In combat, though, Etherium is beautiful. The bursts of tracer fire, the strong lines of lasers that carve shapes into the air, and the interplay of units, scenery, and natural hazards presents the game’s strongest feature. In motion, the frantic and hasty combat feels entirely natural. The percussive rattle of gunfire accompanying the sound of metal squealing under the strain of combat is genuinely wonderful, and feels so very natural in with the sci-fi units, the bright and colorful alien planets, and the desperate war to control the etherium deposits in the universe.

Outside of skirmishes, Etherium eschews a traditional campaign in favor of a Conquest mode, a galactic-wide strategy mode where the three factions battle to control territories across multiple planets. Each of the factions have fleets in the galaxy, which can fly to various planets in turns, capturing territories, attacking enemy territories and fleets. Each faction has a home planet, in where that faction’s palace and starter territories lie. Each turn, players are given a number of action points which grant them moves to make in a turn, technology points which can be applied toward unlocking and improving fleets and units, and new bonuses depending on territories owned.

Conquest mode is genuinely an interesting addition to break up the RTS format, giving the depth of strategy a slower, more pensive edge to go along with the high-speed frantic combat found in the on-planet skirmishes. It can also be played as any faction, and the missions each Conquest are randomized, which gives the game a unique aspect every time it’s launched. The various factions have their unique perks, different command abilities in battle, and they all have their own specialty units in addition to the basics. While there is variety to the factions, though, they all feel quite similar. The special units and unique command abilities are all similar enough that their nuances can be understood in a quick sentence or two of mouse-over text. While each of the factions present a strong visual profile, they all feel really familiar in combat. Easy to slide into and out of on a whim, but doesn’t bolster the variety of the game mode as much as it could.

Paradoxically, between technology trees, missions, political cards, spying, fleet management, and territory acquisition, Conquest feels just a tiny bit too busy. As your options grow and expand, your choices become more numerous than entirely necessary. After all of the tools become unlocked, the need to have them locked behind a tech tree feels unnecessary and restrictive. Missions seem to add a strategy-limiting edge to the territories – and the number of moving parts takes away time and focus away from the interesting mechanics, and invests them into other slower, more distant behaviors.

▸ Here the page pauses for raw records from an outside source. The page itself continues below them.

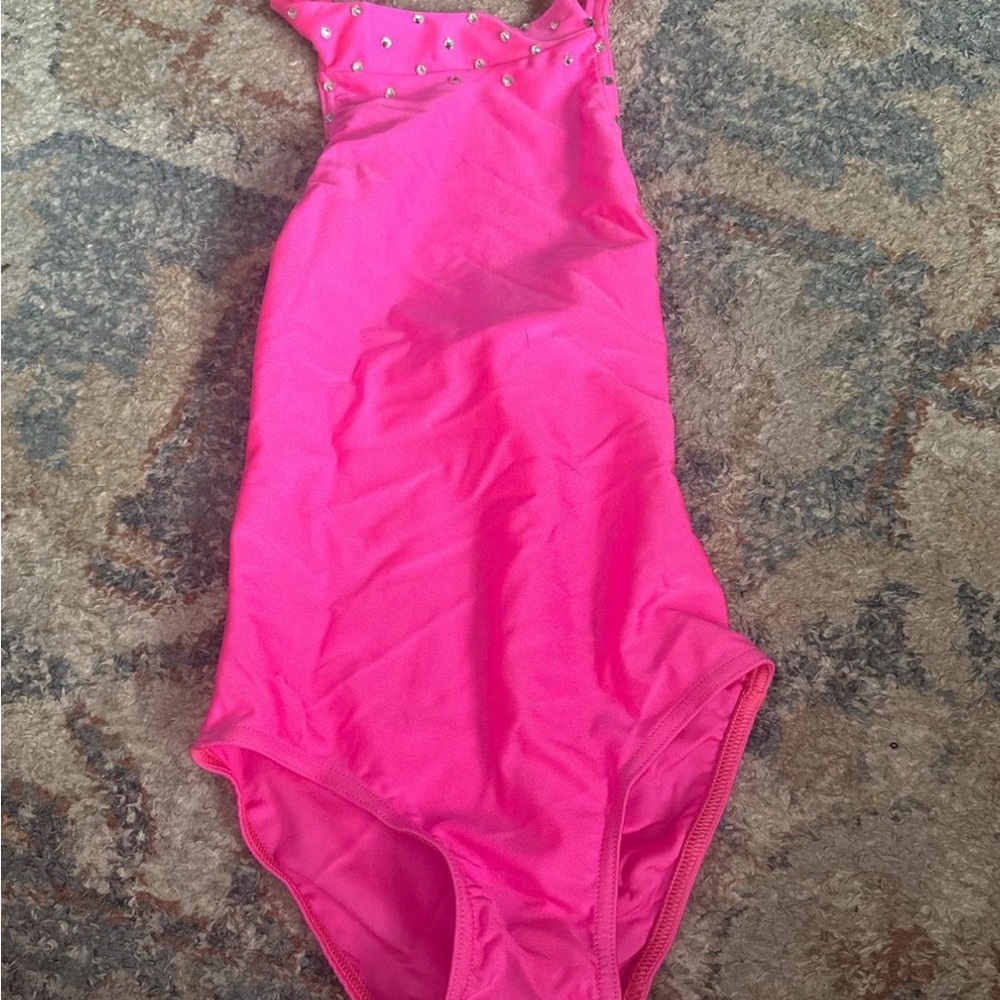 Kids Pink Dance Costume
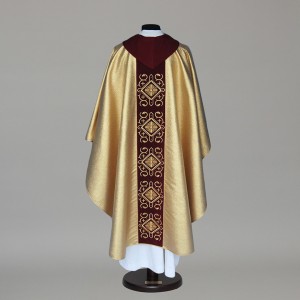 Gothic Chasuble 6020 - Gold  - 2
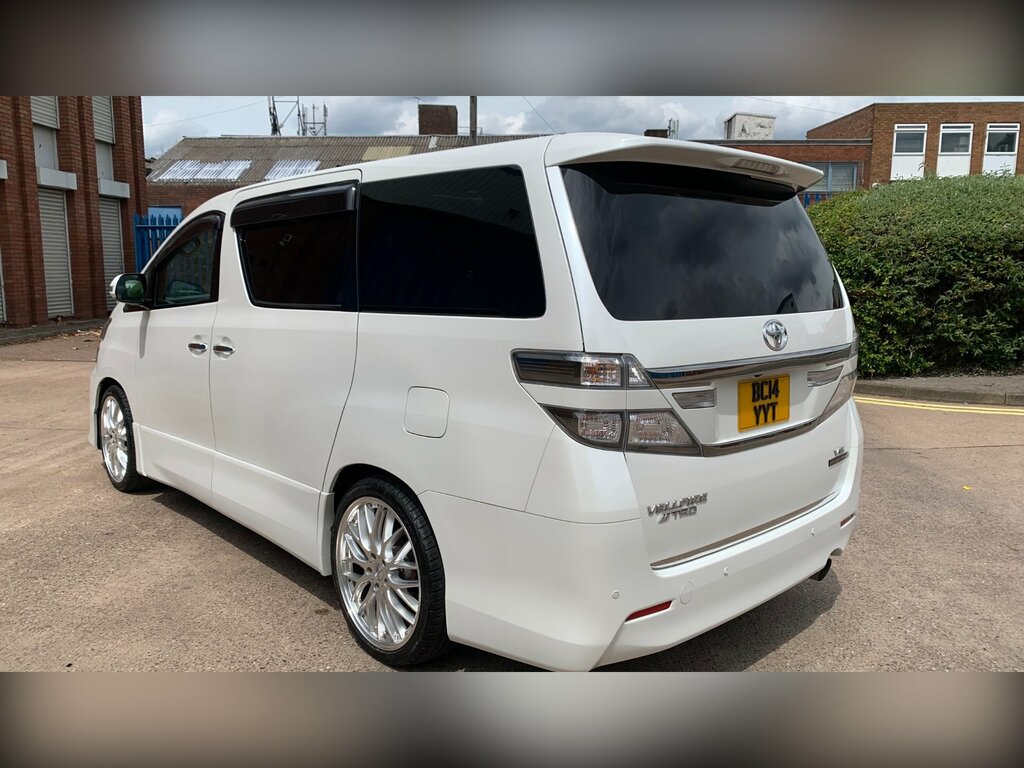 Toyota Vellfire 2.4 201414 7 Seats Mpv Ulez Black #21
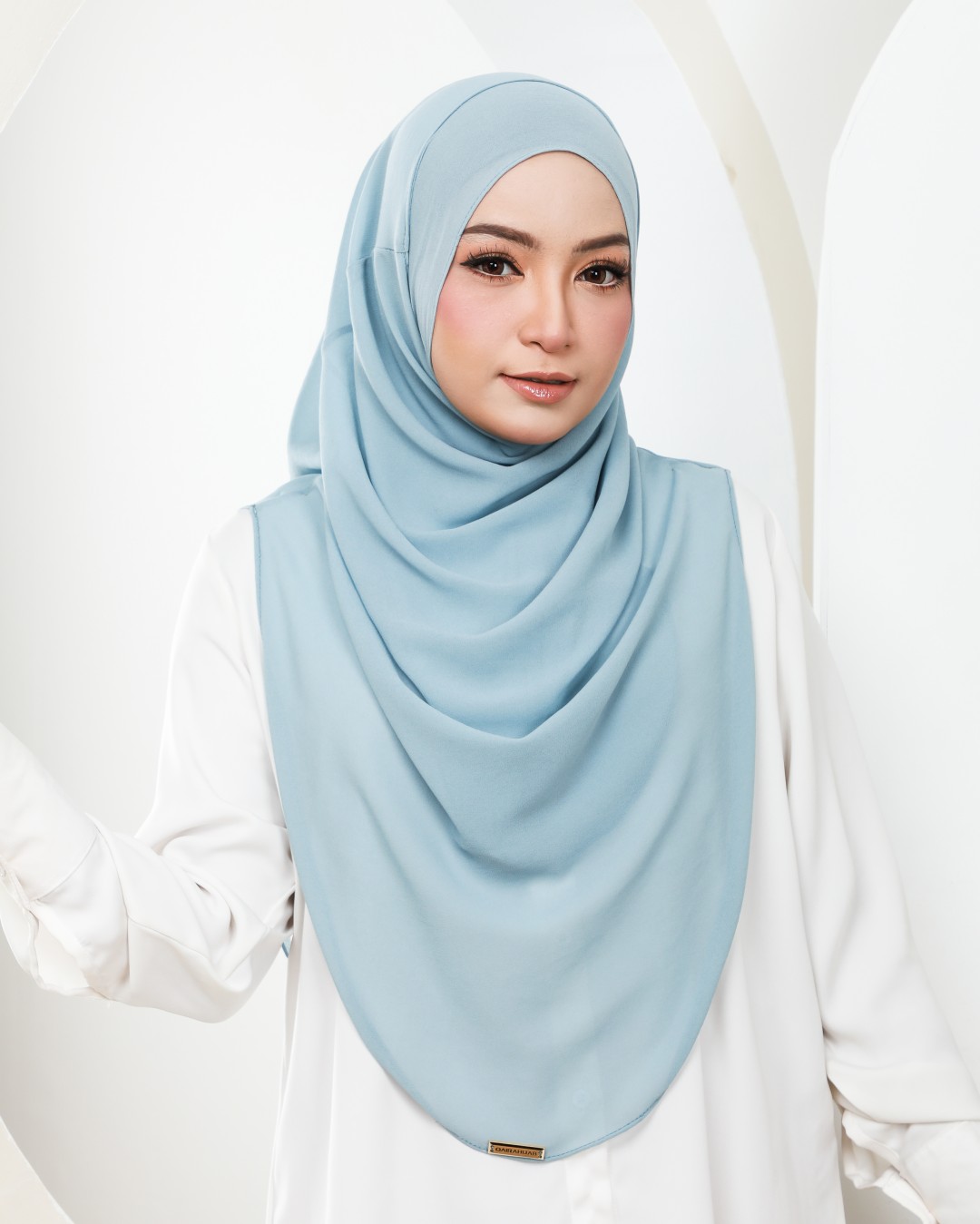 HUMAIRA PLAIN - HUP14 (BABY BLUE)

Etherium’s Conquest Mode can ultimately feel too busy: an interesting concept burdened by a ballooning list of options that seem to grow increasingly complex with every passing turn.

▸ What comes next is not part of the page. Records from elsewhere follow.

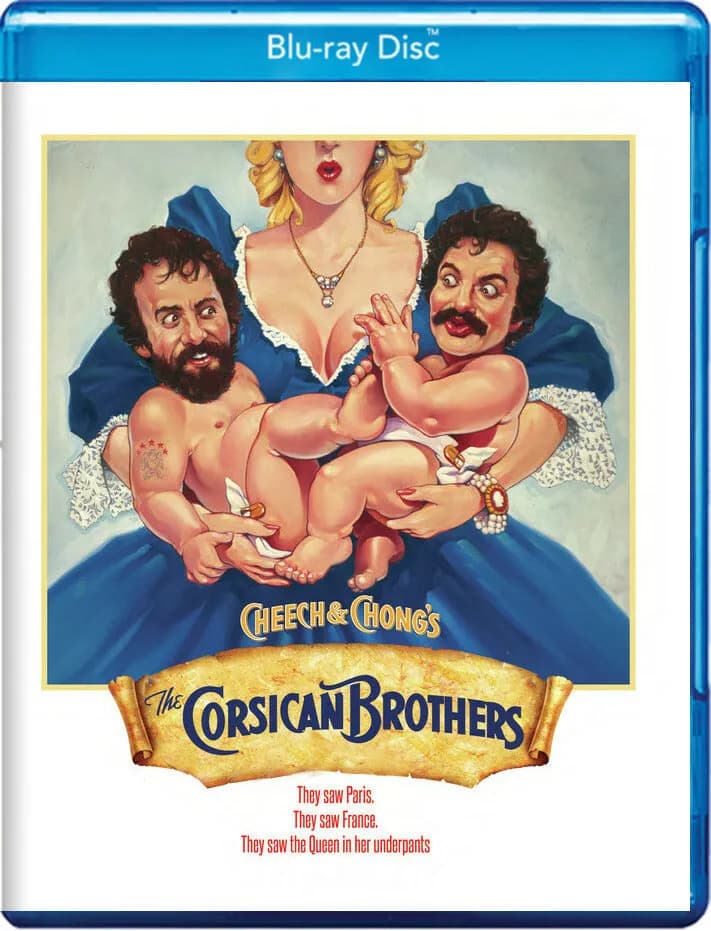 Cheech & Chong's the Corsican Brothers cover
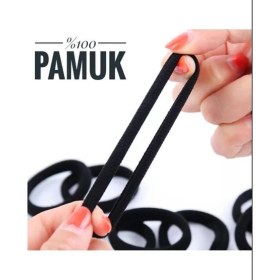 Resim Mena Rise Okavango KADIN%100 Pamuk Xxlboy Siyah 10&apos;lu Lastik Toka Seti Lastik Toka Seti, Lastik Toka Seti, Toka Organizer, Toka, Kız Çocuk Toka, Toka Organizer 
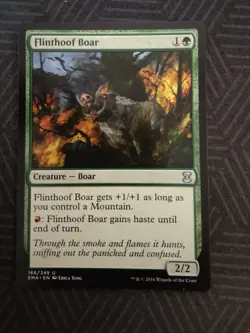 mtg flinthoof boar eternal masters - Image 1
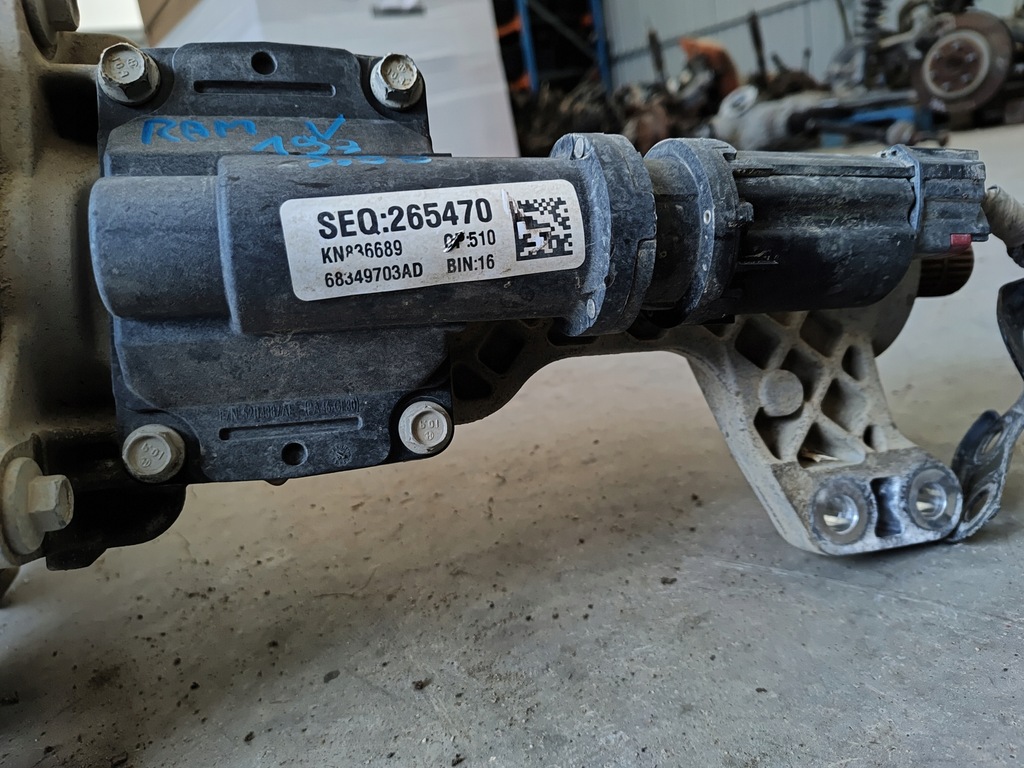 фото №10, Dodge ram v 19- редуктор міст диференціал 3.55 p68349703ad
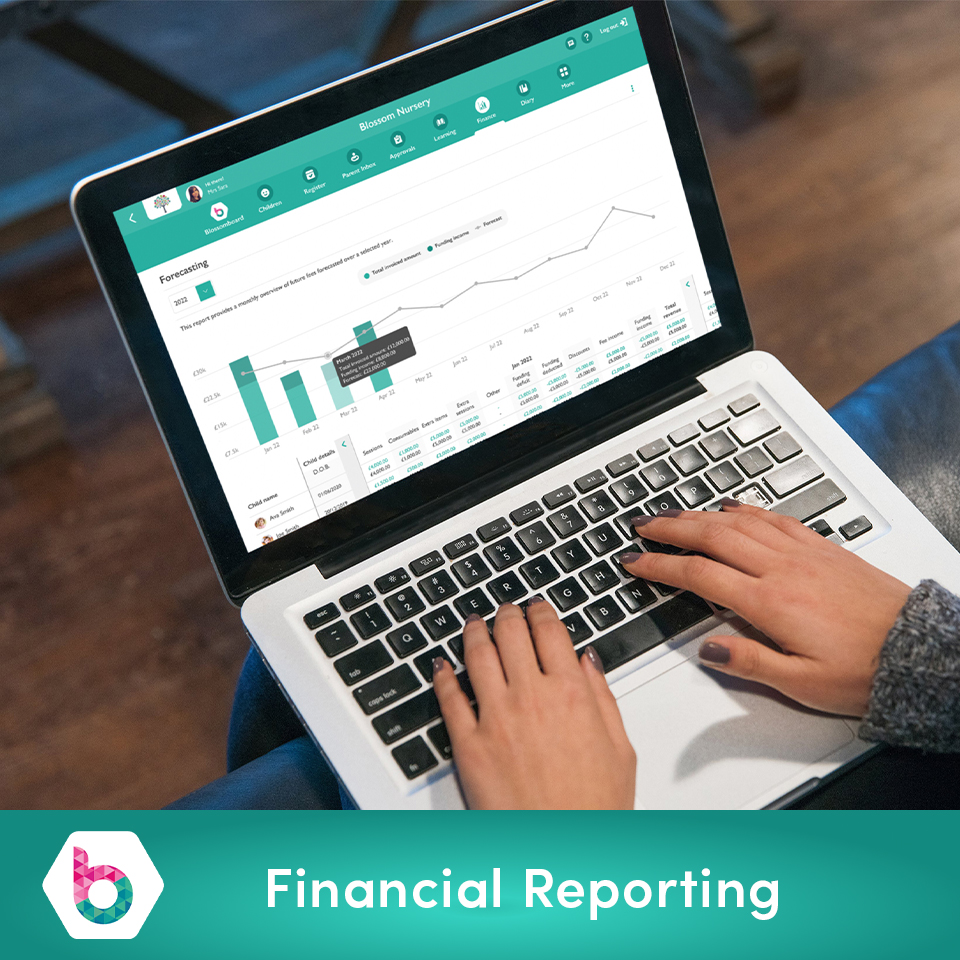 screenshot of Blossom Educational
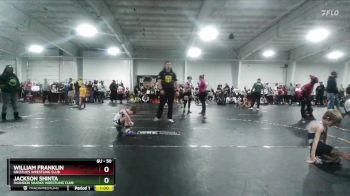 50 lbs Round 4 - Jackson Shinta, Shandon Sharks Wrestling Club vs William Franklin, Grizzlies Wrestling Club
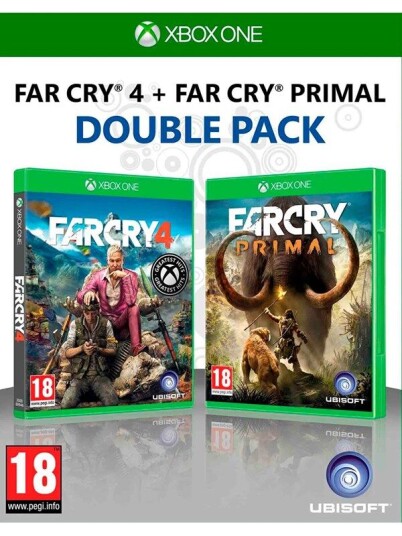 Far Cry Primal + Far Cry 4 Collection (Xbox One)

Ground skirmishes mirror this problem. The number of requirements for various aspects on the battlefield add complexity without really complementing the existing mechanics. Having the ability to ferry units for a low fee from the very first second seems to encourage players to build a solid army and ferry it immediately into a favorable position. But relatively low-power units can swarm easily, and if a battle can end in the first half-hour rather than spanning the full map and spreading resources to make each base defensible, the hurried option becomes terribly tempting to take – especially since the fog of war doesn’t conceal where the enemy’s central base is, and how hard it is to stop the momentum cold.

Despite the structural flaws, Etherium is an interesting game. The concept of Conquest mode over a traditional campaign is an idea worth indulging and exploring. The game is visually and aesthetically beautiful, the actual combat feels meaningful and interesting if the armies survive early game rushes, and when decisions manage to be big and meaningful, they feel as weighty and heavy as a good gambit in a strategy game should. That said, in motion, it doesn’t feel right. The battles are too fast, the Conquest mode too slow and preponderous, the options and requirements too numerous, and the sheer number of available tactics and techniques are a little too overwhelming for how well the Skirmish and Conquest mechanics feel without them.

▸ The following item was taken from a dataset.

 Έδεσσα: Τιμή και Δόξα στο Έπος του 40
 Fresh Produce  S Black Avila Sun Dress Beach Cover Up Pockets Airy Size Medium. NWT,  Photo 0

Etherium is a good game, with the potential to be a great one when played with the right groups and in the right settings. However, with an antsy AI and more interlocking mechanics than are expressly needed, Etherium can’t bring itself to be as amazing as its looks at first glance. Etherium is, however, a beautiful and punchy strategy game that just didn’t quite capitalize as much as it could have, which feels as fleeting as its combat.